After that, it was time to head for home, about an hour's drive as the buggy crawls. It was just as well; sitting down after the excitement of such a close encounter with Canada's apex predator made me realize how tired I was, and despite the bumpy ride, both Fenya and I managed to nod off on the return trip.

Saturday, August 10, 2013

Journey to the Edge: Bus Stops

Parker and Belinda arranged for a tour bus to take the eight of us (plus some other guests) on a comprehensive excursion encompassing the townsite and surrounding area. Mark was a fantastic guide: a lifelong Churchillian, affable, knowledgeable, and able to give insights on all manner of topics, from history to biology.

Cape Merry Battery - our first stop was the Cape Merry Battery, an artillery position directly across the river from Fort Prince of Wales. Imagine what it must have been like to sit on this lonely spit of rock two and a half centuries ago, keeping one eye on the lookout for French ships and the other open for polar bears. Combining elements of history and scenery made this an ideal first stop, despite the fact it was about 9 degrees and raining. As a bonus, we got to see lots of beluga whales in the river.

St. Paul's Anglican Church - the neatest feature of this old church is the stained glass, much of which came from the military chapel when they closed the base back in the sixties. The pane featuring Saint Michael, "Captain of the Heavenly Hosts" was donated by the U.S. Strategic Air Command, which seems appropriate, if a little chilling. There is also a window donated by Lady Franklin, in thanks and recognition for those who attempted to find her husband's doomed expedition.

Miss Piggy - back in 1979, a twin engine cargo plane tried to return to the Churchill Airport after noticing a problem shortly after takeoff, but caught its tailwheel on a telephone line, and ended up pancaking on these rocks. The pilot and co-pilot both walked away from the wreck, qualifying it as a good landing. After the avionics were stripped out, the wreck was left in place, since it wasn't in the way of anything, removing it would require a lot of effort and resources.

Boreal Forest - we've all seen trees, but there some neat examples around Churchill, like the 'flag trees' with all the foliage stripped off the northern half of the tree by wind and ice crystals.
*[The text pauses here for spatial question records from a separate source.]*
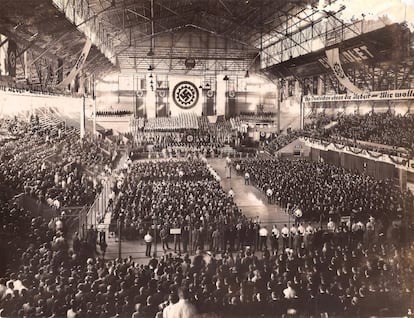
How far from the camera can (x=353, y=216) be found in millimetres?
11250

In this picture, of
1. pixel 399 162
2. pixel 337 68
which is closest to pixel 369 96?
pixel 337 68

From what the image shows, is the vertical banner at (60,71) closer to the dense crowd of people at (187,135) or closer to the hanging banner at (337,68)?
the dense crowd of people at (187,135)

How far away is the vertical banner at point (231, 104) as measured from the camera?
55.4 ft

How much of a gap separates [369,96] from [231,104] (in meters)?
5.87

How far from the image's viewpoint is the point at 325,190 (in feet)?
41.9

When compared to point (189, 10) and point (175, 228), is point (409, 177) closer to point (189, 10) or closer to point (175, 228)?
point (175, 228)

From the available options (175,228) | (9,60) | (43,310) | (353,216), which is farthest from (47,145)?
(353,216)

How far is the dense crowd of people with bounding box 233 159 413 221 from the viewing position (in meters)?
11.1

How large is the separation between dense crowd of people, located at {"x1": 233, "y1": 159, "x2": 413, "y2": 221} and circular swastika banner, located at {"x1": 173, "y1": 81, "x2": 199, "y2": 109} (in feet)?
16.3

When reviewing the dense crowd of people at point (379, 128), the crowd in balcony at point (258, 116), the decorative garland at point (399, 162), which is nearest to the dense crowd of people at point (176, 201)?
the crowd in balcony at point (258, 116)

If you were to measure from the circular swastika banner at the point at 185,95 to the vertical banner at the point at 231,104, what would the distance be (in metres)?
1.58

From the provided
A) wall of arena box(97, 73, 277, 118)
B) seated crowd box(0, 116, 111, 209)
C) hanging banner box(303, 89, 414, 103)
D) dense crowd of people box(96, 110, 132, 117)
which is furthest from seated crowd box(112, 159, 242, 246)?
hanging banner box(303, 89, 414, 103)

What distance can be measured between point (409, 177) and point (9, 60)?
12067 millimetres

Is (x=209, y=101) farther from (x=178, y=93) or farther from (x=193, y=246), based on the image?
(x=193, y=246)
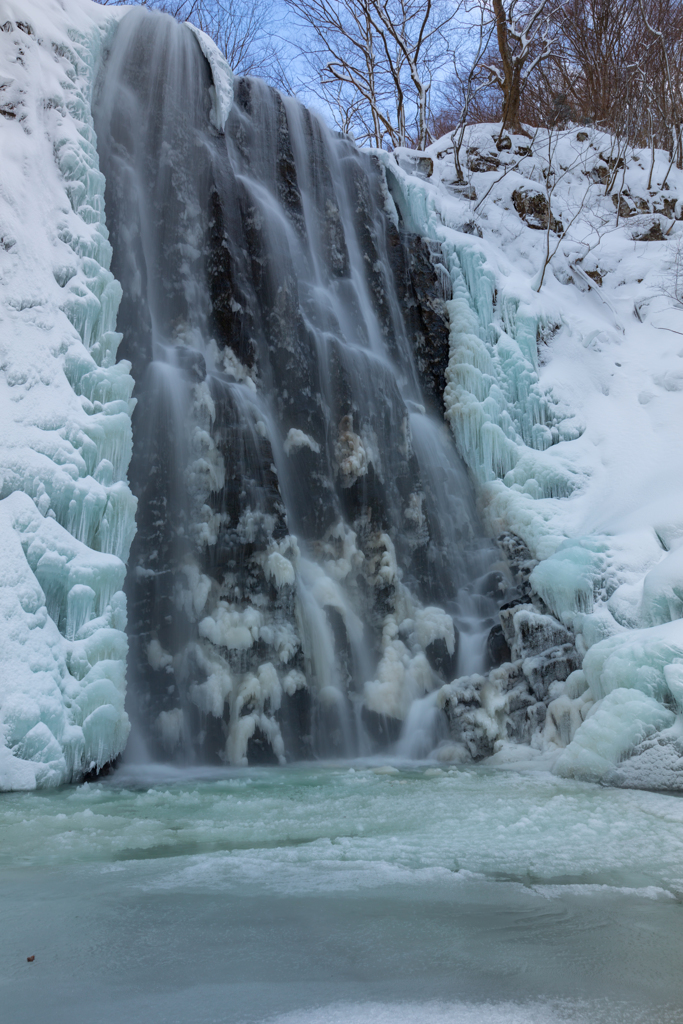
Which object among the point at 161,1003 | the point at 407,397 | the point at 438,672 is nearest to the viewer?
the point at 161,1003

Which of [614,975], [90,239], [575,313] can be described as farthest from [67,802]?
[575,313]

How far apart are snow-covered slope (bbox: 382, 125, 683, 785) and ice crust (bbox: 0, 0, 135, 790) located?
107 inches

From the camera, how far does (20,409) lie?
4.43 meters

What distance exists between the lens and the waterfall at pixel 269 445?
5.03m

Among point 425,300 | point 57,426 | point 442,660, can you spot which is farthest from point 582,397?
point 57,426

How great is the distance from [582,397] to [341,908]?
6573mm

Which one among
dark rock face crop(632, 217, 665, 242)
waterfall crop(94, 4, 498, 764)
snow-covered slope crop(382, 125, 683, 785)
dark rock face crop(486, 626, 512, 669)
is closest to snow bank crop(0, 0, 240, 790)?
waterfall crop(94, 4, 498, 764)

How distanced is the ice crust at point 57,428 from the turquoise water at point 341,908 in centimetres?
47

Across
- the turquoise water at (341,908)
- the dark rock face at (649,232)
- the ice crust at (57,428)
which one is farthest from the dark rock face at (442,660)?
the dark rock face at (649,232)

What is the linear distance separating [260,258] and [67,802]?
4.72m

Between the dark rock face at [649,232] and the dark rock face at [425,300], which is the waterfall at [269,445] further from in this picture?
the dark rock face at [649,232]

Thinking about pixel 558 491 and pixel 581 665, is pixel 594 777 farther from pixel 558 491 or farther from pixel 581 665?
pixel 558 491

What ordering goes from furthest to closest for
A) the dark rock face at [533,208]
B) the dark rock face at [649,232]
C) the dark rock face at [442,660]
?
the dark rock face at [649,232]
the dark rock face at [533,208]
the dark rock face at [442,660]

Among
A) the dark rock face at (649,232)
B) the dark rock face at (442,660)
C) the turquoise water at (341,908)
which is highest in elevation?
the dark rock face at (649,232)
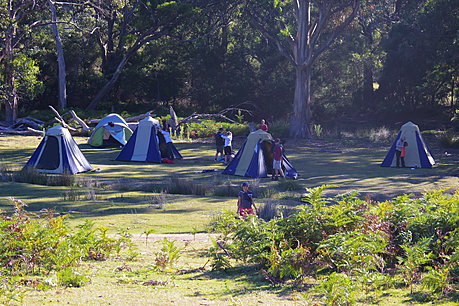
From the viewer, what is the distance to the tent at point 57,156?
70.9 ft

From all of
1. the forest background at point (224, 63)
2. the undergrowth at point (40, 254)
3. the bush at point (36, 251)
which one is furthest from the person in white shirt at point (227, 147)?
the bush at point (36, 251)

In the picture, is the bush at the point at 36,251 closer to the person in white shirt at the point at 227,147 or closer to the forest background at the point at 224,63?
the person in white shirt at the point at 227,147

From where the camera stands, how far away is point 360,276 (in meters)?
7.07

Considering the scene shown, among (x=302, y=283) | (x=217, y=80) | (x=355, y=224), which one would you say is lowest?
(x=302, y=283)

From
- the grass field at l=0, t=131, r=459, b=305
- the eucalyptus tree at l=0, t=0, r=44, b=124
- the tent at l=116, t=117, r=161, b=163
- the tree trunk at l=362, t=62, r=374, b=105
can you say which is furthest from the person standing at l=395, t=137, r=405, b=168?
the tree trunk at l=362, t=62, r=374, b=105

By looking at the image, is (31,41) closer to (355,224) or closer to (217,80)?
(217,80)

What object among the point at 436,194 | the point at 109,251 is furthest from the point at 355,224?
the point at 109,251

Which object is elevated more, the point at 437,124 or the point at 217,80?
the point at 217,80

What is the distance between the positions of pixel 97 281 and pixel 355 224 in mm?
3498

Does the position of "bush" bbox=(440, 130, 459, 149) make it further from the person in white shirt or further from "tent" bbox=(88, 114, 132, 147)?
"tent" bbox=(88, 114, 132, 147)

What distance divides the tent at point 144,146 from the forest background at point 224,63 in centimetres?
1574

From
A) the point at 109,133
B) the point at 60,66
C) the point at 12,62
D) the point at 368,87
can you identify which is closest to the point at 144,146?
the point at 109,133

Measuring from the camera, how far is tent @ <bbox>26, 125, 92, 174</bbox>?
70.9ft

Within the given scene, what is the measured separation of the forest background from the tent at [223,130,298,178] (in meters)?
19.0
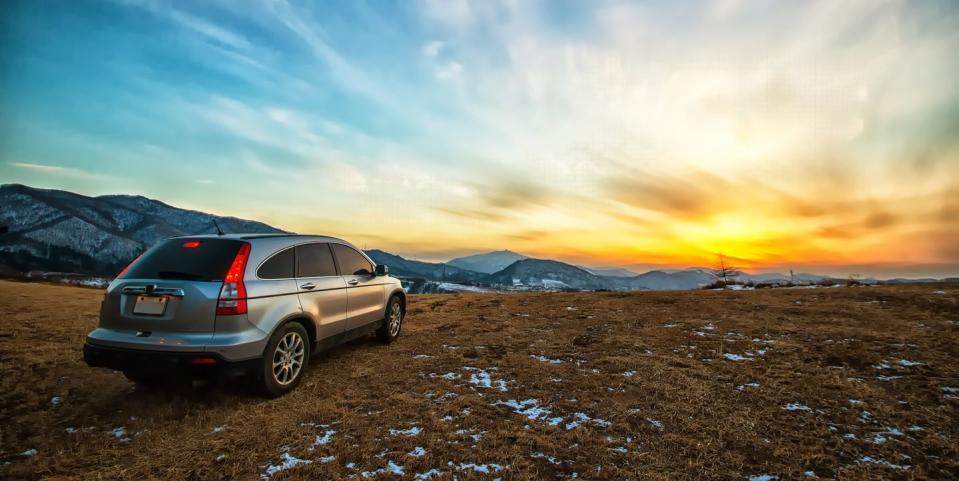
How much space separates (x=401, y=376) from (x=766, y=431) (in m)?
4.46

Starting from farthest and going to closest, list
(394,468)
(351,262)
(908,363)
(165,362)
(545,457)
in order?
(351,262) → (908,363) → (165,362) → (545,457) → (394,468)

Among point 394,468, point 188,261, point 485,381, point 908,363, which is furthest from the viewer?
point 908,363

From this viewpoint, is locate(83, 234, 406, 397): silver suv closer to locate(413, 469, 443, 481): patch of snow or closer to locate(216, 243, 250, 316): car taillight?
locate(216, 243, 250, 316): car taillight

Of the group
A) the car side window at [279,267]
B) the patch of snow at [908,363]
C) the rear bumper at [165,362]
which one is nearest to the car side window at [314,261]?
the car side window at [279,267]

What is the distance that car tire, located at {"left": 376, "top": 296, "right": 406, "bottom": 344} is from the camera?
791cm

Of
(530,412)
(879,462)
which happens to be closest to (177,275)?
(530,412)

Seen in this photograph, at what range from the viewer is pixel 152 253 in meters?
5.09

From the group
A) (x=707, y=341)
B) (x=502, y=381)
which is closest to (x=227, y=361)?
(x=502, y=381)

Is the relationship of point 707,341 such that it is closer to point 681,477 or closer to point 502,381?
point 502,381

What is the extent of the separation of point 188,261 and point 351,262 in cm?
253

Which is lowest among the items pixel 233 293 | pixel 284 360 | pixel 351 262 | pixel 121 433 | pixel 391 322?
pixel 121 433

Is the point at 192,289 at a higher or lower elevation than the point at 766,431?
higher

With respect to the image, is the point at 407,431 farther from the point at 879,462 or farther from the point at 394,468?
the point at 879,462

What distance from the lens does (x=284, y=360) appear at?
5211mm
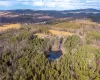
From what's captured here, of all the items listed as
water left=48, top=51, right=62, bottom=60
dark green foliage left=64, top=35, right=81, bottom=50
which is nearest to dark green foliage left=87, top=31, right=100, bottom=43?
dark green foliage left=64, top=35, right=81, bottom=50

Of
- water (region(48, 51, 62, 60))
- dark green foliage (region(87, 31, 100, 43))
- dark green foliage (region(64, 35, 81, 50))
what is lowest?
water (region(48, 51, 62, 60))

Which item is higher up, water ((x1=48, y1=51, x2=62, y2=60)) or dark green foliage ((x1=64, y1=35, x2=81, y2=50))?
dark green foliage ((x1=64, y1=35, x2=81, y2=50))

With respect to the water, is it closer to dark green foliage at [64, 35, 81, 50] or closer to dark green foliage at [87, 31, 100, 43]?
dark green foliage at [64, 35, 81, 50]

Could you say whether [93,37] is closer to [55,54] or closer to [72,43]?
[72,43]

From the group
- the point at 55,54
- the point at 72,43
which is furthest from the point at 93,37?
the point at 55,54

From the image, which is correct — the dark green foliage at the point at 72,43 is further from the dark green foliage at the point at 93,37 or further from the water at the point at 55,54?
the water at the point at 55,54

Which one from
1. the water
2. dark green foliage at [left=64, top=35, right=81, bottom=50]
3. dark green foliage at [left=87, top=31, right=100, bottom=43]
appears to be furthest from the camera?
dark green foliage at [left=87, top=31, right=100, bottom=43]

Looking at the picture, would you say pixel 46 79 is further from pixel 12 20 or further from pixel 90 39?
pixel 12 20

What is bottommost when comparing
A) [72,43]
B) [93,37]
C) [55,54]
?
[55,54]

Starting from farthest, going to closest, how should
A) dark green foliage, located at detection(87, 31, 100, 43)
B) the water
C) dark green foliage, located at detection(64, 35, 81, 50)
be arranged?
dark green foliage, located at detection(87, 31, 100, 43) < dark green foliage, located at detection(64, 35, 81, 50) < the water

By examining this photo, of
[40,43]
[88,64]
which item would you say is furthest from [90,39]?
[88,64]

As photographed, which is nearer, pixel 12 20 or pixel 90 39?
pixel 90 39
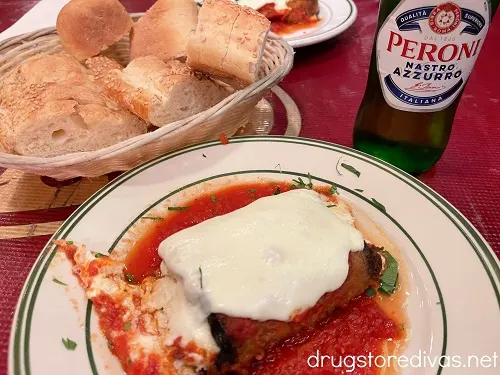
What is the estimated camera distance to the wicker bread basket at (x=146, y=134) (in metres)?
1.52

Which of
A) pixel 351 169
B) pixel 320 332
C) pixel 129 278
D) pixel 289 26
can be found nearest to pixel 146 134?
pixel 129 278

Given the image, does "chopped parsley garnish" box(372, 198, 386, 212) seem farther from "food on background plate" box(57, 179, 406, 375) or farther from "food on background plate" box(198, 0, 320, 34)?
"food on background plate" box(198, 0, 320, 34)

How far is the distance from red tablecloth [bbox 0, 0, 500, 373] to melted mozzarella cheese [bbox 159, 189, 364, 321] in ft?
2.04

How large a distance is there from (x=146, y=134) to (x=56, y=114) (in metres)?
0.35

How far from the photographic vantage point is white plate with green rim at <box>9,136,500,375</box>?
113 centimetres

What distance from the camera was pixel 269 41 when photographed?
83.0 inches

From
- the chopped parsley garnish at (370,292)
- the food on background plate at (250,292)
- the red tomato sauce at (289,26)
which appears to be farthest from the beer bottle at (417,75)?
the red tomato sauce at (289,26)

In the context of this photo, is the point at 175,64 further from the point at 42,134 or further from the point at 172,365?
the point at 172,365

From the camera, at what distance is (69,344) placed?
1.14m

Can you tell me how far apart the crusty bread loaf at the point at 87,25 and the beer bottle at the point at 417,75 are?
122cm

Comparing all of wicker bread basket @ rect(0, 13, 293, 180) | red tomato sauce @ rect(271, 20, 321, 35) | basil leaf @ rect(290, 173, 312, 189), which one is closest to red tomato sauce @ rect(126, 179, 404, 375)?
wicker bread basket @ rect(0, 13, 293, 180)

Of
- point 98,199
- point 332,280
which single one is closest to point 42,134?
point 98,199

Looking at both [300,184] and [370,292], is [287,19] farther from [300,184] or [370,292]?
[370,292]

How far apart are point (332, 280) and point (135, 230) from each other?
677 mm
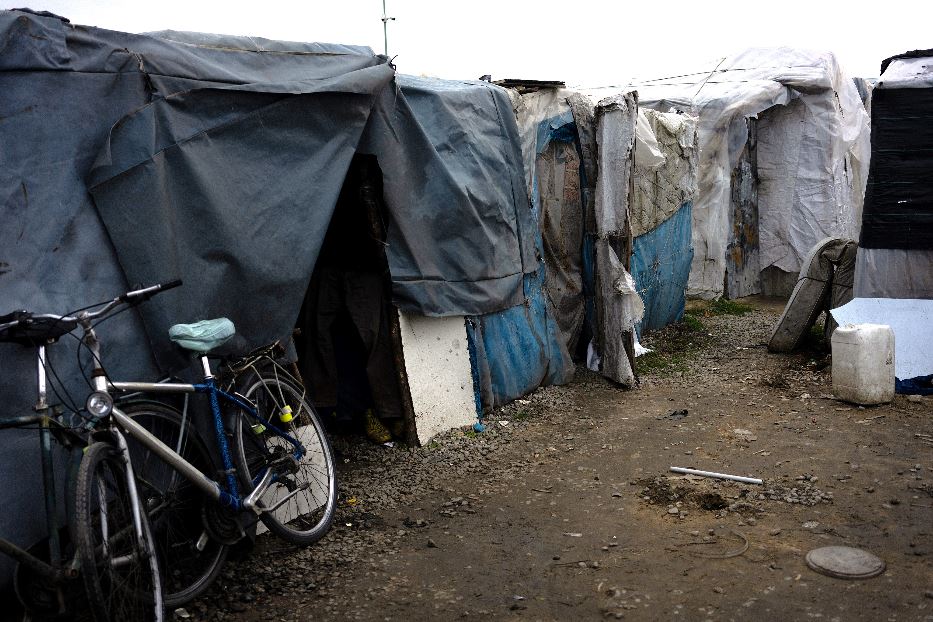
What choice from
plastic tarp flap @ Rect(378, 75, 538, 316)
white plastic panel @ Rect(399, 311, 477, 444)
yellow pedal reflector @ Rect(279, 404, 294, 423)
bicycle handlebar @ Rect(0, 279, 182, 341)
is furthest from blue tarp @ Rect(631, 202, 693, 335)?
bicycle handlebar @ Rect(0, 279, 182, 341)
Or the bendy conifer below.

Canadian Eskimo Dogs - when the government moved much of the Inuit population to the coasts and replaced their dog sleds with snowmobiles, many of their sled dogs were shot to prevent them from going feral. Now, the breed is in danger of becoming extinct, so a local man named Brian has taken a group of 70 pf them as breeding stock, and keeps them out of town, which is a necessity as they are a pretty vocal group. They are extremely friendly though, despite how fierce and lupine some of them look.

Permafrost - out at the Northern Studies Centre, Mark pulled over so we could walk on the squashy muskeg, and found a place where you can remove a few handfuls of peat and actually touch the permafrost beneath, which Mum did. Jerry and I were actually more interested in the rocket motor sticking out of the earth about 20 yards away, a remnant from the days when the Churchill Rocket Research Centre was still in operation. We also spied a ptarmigan on our way back out, which is frightfully hard to do since they are so well camouflaged.